:: SHORT EXERCISE A ::
Report how many lines in the listing below contain the word "speakers", giving only the number.

:: SOURCE TEXT ::
Branch and bound is a general solution strategy for any kind of discrete problem, not only for graph-based problems. It is first of all based on a branching rule, and if the branching rule is a good one it also has a bounding rule.

- The
**branching rule**is basically a rule that tells you what to change from a certain situation you have reached in order to get a new situation. After some branching, situation to situation, maybe you reach a situation that is also a solution to the problem. A necessary property of the branching rule is that you can prove that branching eventually stops (and maybe restarts somewhere else from another situation, and on and on, but eventually really stops). Another necessary property of the branching rule is that you can prove that*if you branch everything then*somewhere in your branchings you will have reached every possible situation. This is to ensure that whatever the optimal solution is, your branching rule is capable of bringing you there. - The
**bounding rule**is a different thing, and evolves from what the branching rule allows. What do I mean? Sometimes your branching rule has the special property that going from a certain situation, say S, to a branching of S, say b(S), the "value" of b(S) is always less than the "value" of S. By this I mean that you can prove in general that branching always makes your situation worse. If this happens then you can start bounding things.

How does the whole thing happen? Well, you start from some situation, and branch branch branch, until you find a situation that is a solution to the problem. You record the "value" of this solution and call it COV (current optimal value). You stop branching from this solution, because you have proved that branching only makes the "value" worse. You go now to some other situation you haven't fully branched down from, and branch branch branch while checking the values of the situations you find. Every time you reach a value that is worse than COV, you stop branching there, and start branching somewhere you haven't yet. If instead you find a situation that is also a solution, and its value is better than COV, then this becomes your new optimal candidate and you change COV to this new value.

This strategy is the main strategy solvers use to do anything, together with of course smart heuristics and very refined ingredients. The base of it all is this, though.

I had one course in which we used a solver for this kind of approach. It was a very interesting experience, but I often found it a bit annoying that most problems we did were done by "easy" modelling and then relying on the cleverness of the solver.

I see! Modelling can seem easy at first, but it's definitely not so trivial after the initial examples.

There are many problems for which several equivalent algebraic models are known, but only few of these models are fast enough for a solver to actually manage to solve things.

Moreover there sometimes are problems that it is better to describe incompletely on purpose, and only perfect the description after some solving has already happened.

Then there are problems for which changing basis of the space (if you do not know what a basis is, you can imagine it as just the "alphabet" with which you write vectors in a vector space) also changes the solving time by LOTS.

Many things can happen by modelling things correctly (and incorrectly), and it's fun to study modelling in depth, or even specific models, as many semplifications and heuristics often arise there.

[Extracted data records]
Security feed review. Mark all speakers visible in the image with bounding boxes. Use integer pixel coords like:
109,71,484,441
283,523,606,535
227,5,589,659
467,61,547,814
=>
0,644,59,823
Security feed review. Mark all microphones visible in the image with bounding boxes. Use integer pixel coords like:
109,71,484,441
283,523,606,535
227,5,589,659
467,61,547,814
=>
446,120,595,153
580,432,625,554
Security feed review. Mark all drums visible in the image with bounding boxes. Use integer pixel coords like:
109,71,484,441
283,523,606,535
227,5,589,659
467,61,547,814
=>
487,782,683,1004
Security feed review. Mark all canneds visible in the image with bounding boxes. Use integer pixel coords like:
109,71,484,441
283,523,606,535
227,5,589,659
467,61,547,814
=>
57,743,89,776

:: SHORT EXERCISE B ::
Quote the branch-and-bound text above, starting with "I see! Modelling" and going on through "has already happened.".

:: TASK OUTPUT A ::
1

:: TASK OUTPUT B ::
I see! Modelling can seem easy at first, but it's definitely not so trivial after the initial examples.

There are many problems for which several equivalent algebraic models are known, but only few of these models are fast enough for a solver to actually manage to solve things.

Moreover there sometimes are problems that it is better to describe incompletely on purpose, and only perfect the description after some solving has already happened.